听到这,程煦憋着的气才稍微顺了些:“那这个警察赔罪了吗?”
程百里冷笑了声:“赔罪?这才是灾难的开始!这名警察被打后,吹响了口哨,附近的警察都迅速赶了过来,这位可怜的外交官,他以为,开头那个警察只是素质差,其他人都是讲道理的。可是,当他一五一十地把整个事情跟其他警察说完后,面对的却全是嘲讽。于是,他就亮明了自己外交官的身份,结果呢,这些警察,全都围着他打了起来,他们一边打,一边说’管你是什么武官,只要是黄皮猪就该打’。他武艺再高强,都双拳难敌四手。更何况还是一群持械的警察。”
爷爷的话落在程煦心里,一节节地泛着凉,是那种无力的,悲愤与痛苦,明明没有错,甚至以为在一个民主的土地上,能找到正义,然而,他此刻明白了那句话:“落后,就要挨打。”
“不止,不止。”程百里深深地吸了口气,仿佛将自己五十年前最不想回看的记忆再次剖开:“他们打了这位外交官后,还不肯善罢甘休,把他绑在了大桥的栏杆上,辫子被揪了出来,像拴狗绳一样,拴在桥上。”
程煦难以置信:“就在这座,人来人往的大桥上?”
“是,这些外国人就像看猴子一样看他,嘲笑,谩骂,将他绑了一天,直到晚上,才带到警察局。”

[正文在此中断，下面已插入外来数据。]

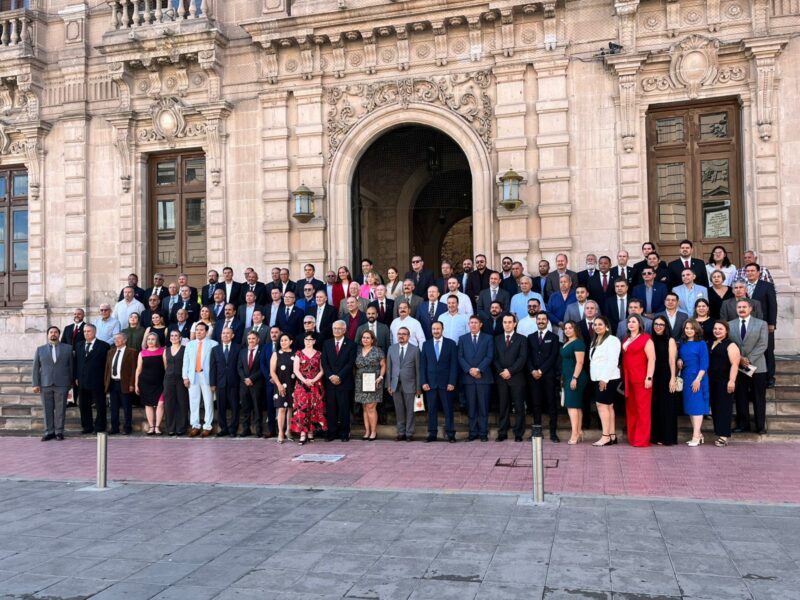 Celebra Gobierno Día del Ingeniero Civil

说到这里,程百里拿出手帕,捂了捂眼睛:“在此之前,我并不认识他,而就在他被群殴的时候,我刚好经过这座大桥,但是,当时的我,根本没有能力阻止这一切,我只能拿着赎金,去求这些高高在上的警察放人。”
程煦看着爷爷,他口中的故事,哪怕是说出来,都已经让他感到窒息:“堂堂中华,竟受此侮辱。”